__WHAT THIS TASK INVOLVES__: Copy every entry below word for word, but leave out the pictures.

__TASK MATERIAL__:
--

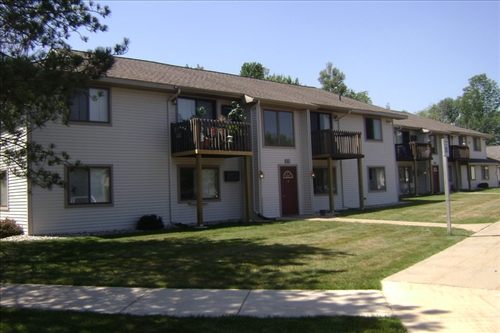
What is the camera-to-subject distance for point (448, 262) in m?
8.29

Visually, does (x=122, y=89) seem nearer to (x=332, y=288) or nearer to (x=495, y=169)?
(x=332, y=288)

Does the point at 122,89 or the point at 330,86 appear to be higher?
the point at 330,86

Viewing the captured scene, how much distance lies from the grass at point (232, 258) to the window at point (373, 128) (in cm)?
1202

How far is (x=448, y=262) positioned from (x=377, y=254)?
4.82 ft

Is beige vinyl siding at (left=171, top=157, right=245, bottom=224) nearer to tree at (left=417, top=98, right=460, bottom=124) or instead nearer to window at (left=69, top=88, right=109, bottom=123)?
window at (left=69, top=88, right=109, bottom=123)

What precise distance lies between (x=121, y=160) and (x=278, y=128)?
24.3ft

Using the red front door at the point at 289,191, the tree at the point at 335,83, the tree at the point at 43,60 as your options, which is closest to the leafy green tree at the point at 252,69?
the tree at the point at 335,83

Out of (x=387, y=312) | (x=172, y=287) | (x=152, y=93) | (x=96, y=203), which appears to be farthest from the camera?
(x=152, y=93)

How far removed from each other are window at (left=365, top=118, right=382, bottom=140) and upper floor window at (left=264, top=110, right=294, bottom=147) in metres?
6.82

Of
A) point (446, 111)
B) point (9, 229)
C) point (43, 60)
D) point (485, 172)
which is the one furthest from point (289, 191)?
point (446, 111)

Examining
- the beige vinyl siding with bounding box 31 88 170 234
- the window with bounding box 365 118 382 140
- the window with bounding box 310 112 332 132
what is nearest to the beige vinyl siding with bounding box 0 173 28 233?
the beige vinyl siding with bounding box 31 88 170 234

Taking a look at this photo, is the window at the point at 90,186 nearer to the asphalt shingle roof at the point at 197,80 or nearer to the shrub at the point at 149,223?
the shrub at the point at 149,223

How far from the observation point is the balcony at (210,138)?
15516 millimetres

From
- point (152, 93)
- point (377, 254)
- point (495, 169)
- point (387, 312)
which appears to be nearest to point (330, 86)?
point (495, 169)
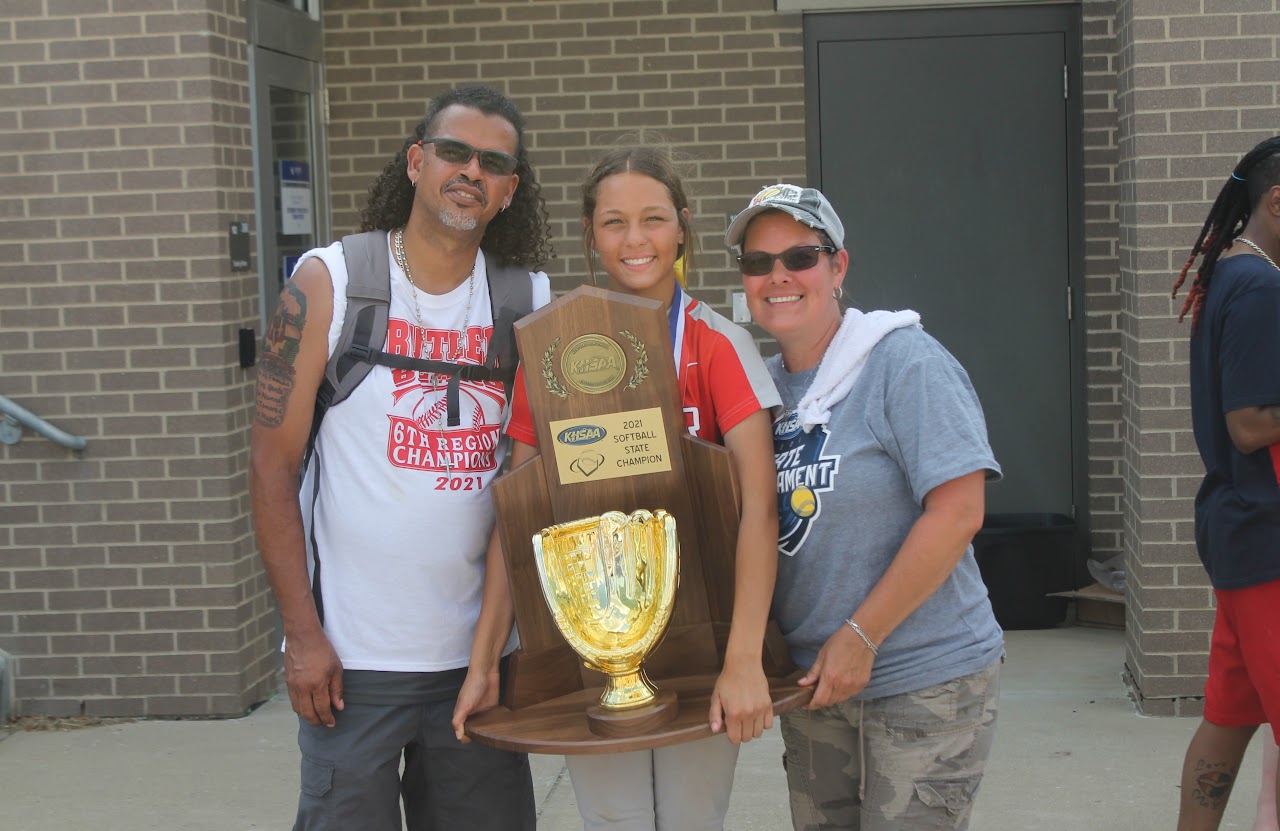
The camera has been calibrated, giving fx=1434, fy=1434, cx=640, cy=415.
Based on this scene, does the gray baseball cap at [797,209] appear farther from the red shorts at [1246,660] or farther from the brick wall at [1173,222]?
the brick wall at [1173,222]

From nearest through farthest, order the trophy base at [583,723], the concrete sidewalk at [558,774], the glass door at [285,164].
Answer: the trophy base at [583,723]
the concrete sidewalk at [558,774]
the glass door at [285,164]

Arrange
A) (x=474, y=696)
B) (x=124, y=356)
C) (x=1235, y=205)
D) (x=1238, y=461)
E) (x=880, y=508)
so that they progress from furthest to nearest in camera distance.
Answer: (x=124, y=356)
(x=1235, y=205)
(x=1238, y=461)
(x=474, y=696)
(x=880, y=508)

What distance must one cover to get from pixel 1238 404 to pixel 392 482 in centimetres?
187

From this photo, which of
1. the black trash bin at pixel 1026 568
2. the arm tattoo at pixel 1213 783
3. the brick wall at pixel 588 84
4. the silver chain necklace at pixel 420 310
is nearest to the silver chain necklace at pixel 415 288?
the silver chain necklace at pixel 420 310

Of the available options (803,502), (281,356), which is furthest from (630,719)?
(281,356)

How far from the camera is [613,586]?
2602 millimetres

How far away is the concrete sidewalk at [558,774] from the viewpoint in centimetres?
436

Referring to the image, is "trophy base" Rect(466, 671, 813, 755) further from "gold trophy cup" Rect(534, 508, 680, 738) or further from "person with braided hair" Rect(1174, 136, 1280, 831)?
"person with braided hair" Rect(1174, 136, 1280, 831)

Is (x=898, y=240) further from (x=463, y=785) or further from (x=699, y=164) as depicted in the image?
(x=463, y=785)

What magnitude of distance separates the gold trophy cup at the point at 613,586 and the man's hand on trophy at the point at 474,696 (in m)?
0.27

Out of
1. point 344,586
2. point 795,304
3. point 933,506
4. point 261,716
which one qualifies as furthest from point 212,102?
point 933,506

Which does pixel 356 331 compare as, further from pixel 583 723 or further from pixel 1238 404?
pixel 1238 404

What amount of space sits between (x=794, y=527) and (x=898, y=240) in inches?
161

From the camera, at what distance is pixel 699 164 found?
6.52m
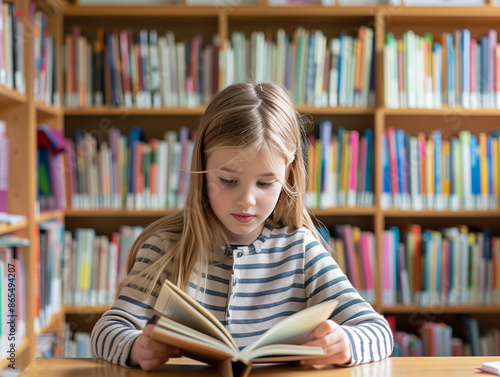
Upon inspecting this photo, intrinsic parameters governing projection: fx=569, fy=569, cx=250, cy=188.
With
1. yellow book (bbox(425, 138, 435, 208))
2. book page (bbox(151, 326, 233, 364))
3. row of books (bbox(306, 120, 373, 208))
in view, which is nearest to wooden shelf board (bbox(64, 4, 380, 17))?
row of books (bbox(306, 120, 373, 208))

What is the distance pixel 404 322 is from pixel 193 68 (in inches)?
58.3

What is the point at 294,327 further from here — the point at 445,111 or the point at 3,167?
the point at 445,111

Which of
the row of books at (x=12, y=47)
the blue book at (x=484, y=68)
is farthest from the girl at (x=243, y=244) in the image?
the blue book at (x=484, y=68)

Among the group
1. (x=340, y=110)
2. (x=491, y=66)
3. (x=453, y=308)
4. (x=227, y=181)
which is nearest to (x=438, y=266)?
(x=453, y=308)

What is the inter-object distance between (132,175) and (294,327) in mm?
1795

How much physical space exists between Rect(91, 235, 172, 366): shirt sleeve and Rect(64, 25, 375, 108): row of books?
144 cm

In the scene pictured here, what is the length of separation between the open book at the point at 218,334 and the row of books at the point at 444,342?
1795 millimetres

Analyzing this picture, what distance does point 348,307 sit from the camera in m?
0.99

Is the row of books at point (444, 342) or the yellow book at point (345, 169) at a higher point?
the yellow book at point (345, 169)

--

__EXERCISE ANSWER__:
What is the camera-to-subject distance for point (448, 262) in m?
8.29

Visually, does (x=122, y=89) seem nearer to (x=332, y=288) or nearer to (x=495, y=169)?
(x=332, y=288)

Does the point at 122,89 or the point at 330,86 appear to be higher?
the point at 330,86

Viewing the captured scene, how much distance lies from the grass at point (232, 258) to the window at point (373, 128) (in cm)?
1202

How far is (x=448, y=262) positioned from (x=377, y=254)?
4.82 ft

Is beige vinyl siding at (left=171, top=157, right=245, bottom=224) nearer to tree at (left=417, top=98, right=460, bottom=124) or instead nearer to window at (left=69, top=88, right=109, bottom=123)?
window at (left=69, top=88, right=109, bottom=123)

What precise distance lies between (x=121, y=160) and (x=278, y=128)?
24.3ft

Using the red front door at the point at 289,191, the tree at the point at 335,83, the tree at the point at 43,60 as your options, which is closest to the leafy green tree at the point at 252,69?
the tree at the point at 335,83

Out of (x=387, y=312) | (x=172, y=287) | (x=152, y=93) | (x=96, y=203), which appears to be farthest from the camera?
(x=152, y=93)

How far removed from each other are window at (left=365, top=118, right=382, bottom=140) and upper floor window at (left=264, top=110, right=294, bottom=147) in metres?
6.82

Of
A) point (446, 111)
B) point (9, 229)
C) point (43, 60)
D) point (485, 172)
which is the one furthest from point (289, 191)?
point (446, 111)

Examining
- the beige vinyl siding with bounding box 31 88 170 234
- the window with bounding box 365 118 382 140
- the window with bounding box 310 112 332 132
what is nearest to the beige vinyl siding with bounding box 0 173 28 233?
the beige vinyl siding with bounding box 31 88 170 234

Taking a look at this photo, is the window at the point at 90,186 nearer to the asphalt shingle roof at the point at 197,80 or nearer to the shrub at the point at 149,223?
the shrub at the point at 149,223

How far from the observation point is the balcony at (210,138)?
15516 millimetres

From
- point (152, 93)
- point (377, 254)
- point (495, 169)
- point (387, 312)
which appears to be nearest to point (330, 86)?
point (495, 169)
The camera has been calibrated, giving fx=1434, fy=1434, cx=640, cy=415.
Based on this scene, does the gray baseball cap at [797,209] appear farther from the red shorts at [1246,660] or farther from the brick wall at [1173,222]?
the brick wall at [1173,222]

From nearest through farthest, order the trophy base at [583,723], the concrete sidewalk at [558,774], the glass door at [285,164].
Answer: the trophy base at [583,723]
the concrete sidewalk at [558,774]
the glass door at [285,164]

Arrange
A) (x=474, y=696)
B) (x=124, y=356)
C) (x=1235, y=205)
D) (x=1238, y=461)
E) (x=880, y=508)
so that they progress from furthest to nearest in camera distance.
Answer: (x=124, y=356)
(x=1235, y=205)
(x=1238, y=461)
(x=474, y=696)
(x=880, y=508)

What distance must one cover to get from pixel 1238 404 to pixel 392 482 in centimetres?
187

From this photo, which of
1. the black trash bin at pixel 1026 568
2. the arm tattoo at pixel 1213 783
3. the brick wall at pixel 588 84
4. the silver chain necklace at pixel 420 310
is nearest to the silver chain necklace at pixel 415 288?
the silver chain necklace at pixel 420 310

Of the available options (803,502), (281,356), which is furthest from (630,719)?
(281,356)

How far from the camera is [613,586]?
2602 millimetres

How far away is the concrete sidewalk at [558,774] from the viewpoint in centimetres?
436

Referring to the image, is "trophy base" Rect(466, 671, 813, 755) further from "gold trophy cup" Rect(534, 508, 680, 738) or further from "person with braided hair" Rect(1174, 136, 1280, 831)?
"person with braided hair" Rect(1174, 136, 1280, 831)

Is (x=898, y=240) further from (x=463, y=785) or further from (x=699, y=164) as depicted in the image?
(x=463, y=785)

What magnitude of distance separates the gold trophy cup at the point at 613,586 and the man's hand on trophy at the point at 474,696 (in m)?
0.27

Out of
1. point 344,586
2. point 795,304
3. point 933,506
4. point 261,716
which one qualifies as furthest from point 212,102?
point 933,506

Which does pixel 356 331 compare as, further from pixel 583 723 or further from pixel 1238 404?
pixel 1238 404

What amount of space sits between (x=794, y=527) and (x=898, y=240) in inches?
161

From the camera, at what distance is pixel 699 164 found?
6.52m
Upon inspecting this photo, intrinsic parameters governing projection: fx=569, fy=569, cx=250, cy=188.
With
1. yellow book (bbox(425, 138, 435, 208))
2. book page (bbox(151, 326, 233, 364))
3. row of books (bbox(306, 120, 373, 208))
in view, which is nearest to wooden shelf board (bbox(64, 4, 380, 17))?
row of books (bbox(306, 120, 373, 208))

What is the distance pixel 404 322 is from pixel 193 68 (in inches)?
58.3

What is the point at 294,327 further from here — the point at 445,111 or the point at 3,167?
the point at 445,111

Which of
the row of books at (x=12, y=47)
the blue book at (x=484, y=68)
is farthest from the girl at (x=243, y=244) in the image?
the blue book at (x=484, y=68)

Among the group
1. (x=340, y=110)
2. (x=491, y=66)
3. (x=453, y=308)
4. (x=227, y=181)
which is nearest to (x=438, y=266)?
(x=453, y=308)

What is the inter-object distance between (132,175) and (294,327) in mm?
1795

How much physical space exists between Rect(91, 235, 172, 366): shirt sleeve and Rect(64, 25, 375, 108): row of books?
144 cm

In the scene pictured here, what is the length of separation between the open book at the point at 218,334 and the row of books at the point at 444,342?
1795 millimetres

Analyzing this picture, what distance does point 348,307 sit from the camera in m?
0.99

Is the row of books at point (444, 342) or the yellow book at point (345, 169) at a higher point?
the yellow book at point (345, 169)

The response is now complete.